Bukti diatas diperkuat lagi dari data dalam buku “Dari BRANDWEER ke Dinas Kebakaran DKI Jakarta”, yang menyatakan bahwa berkaitan dengan peristiwa kebakaran besar yang tak teratasi pada tahun 1913, maka pada tahun 1919 Walikota Batavia waktu itu mulai mereorganisir kegiatan pemadam kebakaran, yang ditandai dengan didirikannya kantor Brandweer Batavia di daerah Gambir sekarang. Perubahan berikutnya terjadi pada tanggal 31 Juli 1922 melalui ketentuan yang disebut “Bataviasch Brandweer Reglement”, dan kemudian diikuti perubahan berikutnya, yakni pada masa penjajahan Jepang, aturan soal pemadam kebakaran berubah melalui melalui ketentuan dikenal dengan “Osamu seirei No.II” tentang Syoobootai atau pemadam kebakaran. Perubahan ini tercatat pada 20 April 1943. Baru setelah kemerdekaan, sekitar 1957 hingga 1969, istilah pemadam kebakaran kembali diubah menggunakan nomenklatur barisan pemadam kebakaran, disingkat (BPK).

Sampai saat ini keberadaan petugas pemadam kebakaran menjadi bagian penting dalam kehidupan masyarakat. Dinas Pemadam Kebakaran adalah unsur pelaksana pemerintah yang diberi tanggung jawab dalam melaksanakan tugas-tugas penanganan masalah kebakaran dan bencana.
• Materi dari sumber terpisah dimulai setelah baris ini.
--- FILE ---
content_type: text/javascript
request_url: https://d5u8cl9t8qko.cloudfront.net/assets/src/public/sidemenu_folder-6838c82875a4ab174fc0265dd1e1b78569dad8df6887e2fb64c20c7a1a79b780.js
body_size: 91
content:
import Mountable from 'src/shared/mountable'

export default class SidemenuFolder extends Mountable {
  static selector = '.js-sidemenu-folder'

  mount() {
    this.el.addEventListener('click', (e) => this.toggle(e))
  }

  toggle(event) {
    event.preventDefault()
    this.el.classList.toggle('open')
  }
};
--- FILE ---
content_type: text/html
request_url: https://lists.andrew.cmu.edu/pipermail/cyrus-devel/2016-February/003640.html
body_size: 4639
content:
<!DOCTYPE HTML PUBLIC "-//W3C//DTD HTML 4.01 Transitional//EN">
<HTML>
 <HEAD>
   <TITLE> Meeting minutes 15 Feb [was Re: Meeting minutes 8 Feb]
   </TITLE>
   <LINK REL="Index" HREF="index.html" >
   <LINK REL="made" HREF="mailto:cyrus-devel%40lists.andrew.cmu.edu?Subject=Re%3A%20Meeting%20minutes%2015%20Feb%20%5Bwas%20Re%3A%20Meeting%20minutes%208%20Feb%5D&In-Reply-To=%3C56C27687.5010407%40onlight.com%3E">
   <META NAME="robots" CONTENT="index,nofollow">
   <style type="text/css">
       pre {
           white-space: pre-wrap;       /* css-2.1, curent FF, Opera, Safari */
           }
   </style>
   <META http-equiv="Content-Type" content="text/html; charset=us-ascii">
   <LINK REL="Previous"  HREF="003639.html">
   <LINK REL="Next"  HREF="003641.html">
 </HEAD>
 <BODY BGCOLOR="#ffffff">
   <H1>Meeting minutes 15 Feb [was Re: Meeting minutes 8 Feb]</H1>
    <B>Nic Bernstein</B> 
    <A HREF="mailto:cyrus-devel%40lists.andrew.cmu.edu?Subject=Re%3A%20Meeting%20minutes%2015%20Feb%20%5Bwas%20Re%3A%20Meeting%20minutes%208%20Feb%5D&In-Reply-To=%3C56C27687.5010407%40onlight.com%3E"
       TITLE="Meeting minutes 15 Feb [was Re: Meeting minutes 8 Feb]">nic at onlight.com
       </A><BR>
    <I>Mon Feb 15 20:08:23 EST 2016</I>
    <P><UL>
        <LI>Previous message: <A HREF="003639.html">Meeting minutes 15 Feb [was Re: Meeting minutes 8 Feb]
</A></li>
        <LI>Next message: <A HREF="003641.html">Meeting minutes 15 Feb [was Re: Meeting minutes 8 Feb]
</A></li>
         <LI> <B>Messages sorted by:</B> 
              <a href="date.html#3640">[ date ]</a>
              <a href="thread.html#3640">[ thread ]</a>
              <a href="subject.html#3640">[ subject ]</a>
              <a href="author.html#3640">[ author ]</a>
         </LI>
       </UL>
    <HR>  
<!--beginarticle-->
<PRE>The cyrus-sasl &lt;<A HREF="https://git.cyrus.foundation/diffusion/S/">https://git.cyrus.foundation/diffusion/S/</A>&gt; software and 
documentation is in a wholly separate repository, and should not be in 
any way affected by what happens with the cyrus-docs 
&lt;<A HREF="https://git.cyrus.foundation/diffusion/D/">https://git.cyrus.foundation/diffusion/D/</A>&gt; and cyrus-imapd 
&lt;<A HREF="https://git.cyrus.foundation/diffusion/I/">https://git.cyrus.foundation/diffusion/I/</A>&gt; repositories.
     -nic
Setiap kota di suatu Provinsi memiliki dinas kebakaran yang siap melayani dan membantu masyarakat apabila mengalami musibah kebakaran. Sesuai dengan motto yakni “Pantang Pulang Sebelum Padam”, motto tersebut selama ini terus membakar semangat para petugas pemadam kebakaran dalam memadamkan amukan api.

Sejak Provinsi Sulawesi Barat berdiri berdasarkan Undang-Undang Nomor 26 Tahun 2004 tentang Pembentukan Provinsi Sulawesi Barat, Satpol PP merupakan salah satu perangkat daerah yang dibentuk untuk memenuhi kewajiban pemerintahan pada urusan ketertiban umm dan ketentraman masyarakat.